Last year, a new team voted into city hall could no longer ignore growing protests that Vratislavice - in an area annexed by Nazi Germany in the late 1930s - was "memorializing" a man who had worked for Adolf Hitler.
Anti-Nazi war veterans and the Jewish community objected to the fact that the facility never mentioned Porsche's Nazi connections, Mayor Ales Preisler said.
They condemned Porsche for joining the Nazi SS paramilitary group before the war, and deplored that prisoners of war were used as slave labour at the Volkswagen car plant in Wolfsburg, Germany when Porsche was general manager.
To calm matters, the town hall late last year renamed the memorial an "exhibition" and added a text saying Porsche had been a Nazi.
Porsche AG, meanwhile, took back its cars but would not talk about the controversy, saying it was a "local issue".
"All vehicles in our collection are rotated on a regular basis," was the only explanation given by Porsche AG spokesman Dieter Landenberger who declined further comment.
The facility has been empty ever since.
About the same time, the town hall removed the signs proclaiming Vratislavice was Porsche's birthplace.
"These things should not be financed using municipal cash," Mayor Preisler told AFP, adding Porsche "was a Nazi all right."
Porsche was born in 1875 into the predominantly ethnic German community in Vratislavice, when it was known as Maffersdorf and part of the Habsburg's Austro-Hungarian empire.

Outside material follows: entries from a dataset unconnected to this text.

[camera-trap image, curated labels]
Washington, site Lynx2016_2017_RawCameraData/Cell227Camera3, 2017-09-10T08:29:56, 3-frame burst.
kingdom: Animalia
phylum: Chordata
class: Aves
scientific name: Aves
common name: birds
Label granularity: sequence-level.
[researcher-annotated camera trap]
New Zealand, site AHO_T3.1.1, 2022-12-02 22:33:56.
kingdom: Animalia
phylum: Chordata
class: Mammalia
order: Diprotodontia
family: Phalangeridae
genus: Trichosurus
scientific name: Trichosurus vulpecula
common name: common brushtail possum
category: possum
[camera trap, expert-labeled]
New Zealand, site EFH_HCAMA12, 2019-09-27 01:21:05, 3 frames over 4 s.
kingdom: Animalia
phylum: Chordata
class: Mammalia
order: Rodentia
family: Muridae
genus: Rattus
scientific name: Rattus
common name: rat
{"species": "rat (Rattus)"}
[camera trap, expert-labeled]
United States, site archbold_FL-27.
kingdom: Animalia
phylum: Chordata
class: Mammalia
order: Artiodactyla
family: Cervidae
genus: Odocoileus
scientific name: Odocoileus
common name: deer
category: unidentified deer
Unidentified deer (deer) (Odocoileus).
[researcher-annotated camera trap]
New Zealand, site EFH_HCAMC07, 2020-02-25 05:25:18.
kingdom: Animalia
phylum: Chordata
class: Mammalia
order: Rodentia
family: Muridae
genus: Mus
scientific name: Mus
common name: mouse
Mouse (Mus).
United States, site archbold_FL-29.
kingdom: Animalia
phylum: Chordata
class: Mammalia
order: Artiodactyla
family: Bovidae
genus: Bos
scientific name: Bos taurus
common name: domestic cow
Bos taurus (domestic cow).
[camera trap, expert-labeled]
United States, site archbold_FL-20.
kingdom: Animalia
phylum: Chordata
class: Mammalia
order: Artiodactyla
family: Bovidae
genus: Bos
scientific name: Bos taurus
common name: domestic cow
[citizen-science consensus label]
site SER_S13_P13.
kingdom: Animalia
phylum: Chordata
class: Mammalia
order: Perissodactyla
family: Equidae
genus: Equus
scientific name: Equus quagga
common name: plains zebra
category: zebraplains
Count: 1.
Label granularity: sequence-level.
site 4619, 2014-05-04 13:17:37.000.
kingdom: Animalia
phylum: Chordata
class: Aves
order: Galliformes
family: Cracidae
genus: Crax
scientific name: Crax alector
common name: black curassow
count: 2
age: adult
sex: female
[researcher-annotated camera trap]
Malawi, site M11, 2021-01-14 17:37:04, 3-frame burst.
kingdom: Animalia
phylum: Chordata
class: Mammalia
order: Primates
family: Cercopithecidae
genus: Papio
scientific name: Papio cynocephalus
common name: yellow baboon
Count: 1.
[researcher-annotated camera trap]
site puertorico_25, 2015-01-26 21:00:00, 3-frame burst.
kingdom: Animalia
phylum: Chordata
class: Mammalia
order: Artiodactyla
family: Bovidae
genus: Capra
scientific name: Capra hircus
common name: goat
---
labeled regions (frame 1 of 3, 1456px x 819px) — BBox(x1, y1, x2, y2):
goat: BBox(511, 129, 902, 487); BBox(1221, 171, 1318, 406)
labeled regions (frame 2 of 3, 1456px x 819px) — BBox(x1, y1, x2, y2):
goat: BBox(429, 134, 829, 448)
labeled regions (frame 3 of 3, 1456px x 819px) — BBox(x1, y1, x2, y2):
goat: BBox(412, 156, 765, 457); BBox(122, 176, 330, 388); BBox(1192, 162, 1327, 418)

He left at age 18, moving first to Vienna then later to Germany.
His talent in designing cutting-edge engines and cars saw him climb company ranks at renowned auto-makers including Austro-Daimler and Mercedes.
When Hitler took power in Germany in 1933, he was quick to ask Porsche to design a "people's car", the predecessor of the VW Beetle.
"Porsche was an active Nazi who was on very good terms with Hitler and used this relationship to push his projects," said Jan Vajskebr, a historian at the Czech Terezin Memorial located in a World War II ghetto and prison.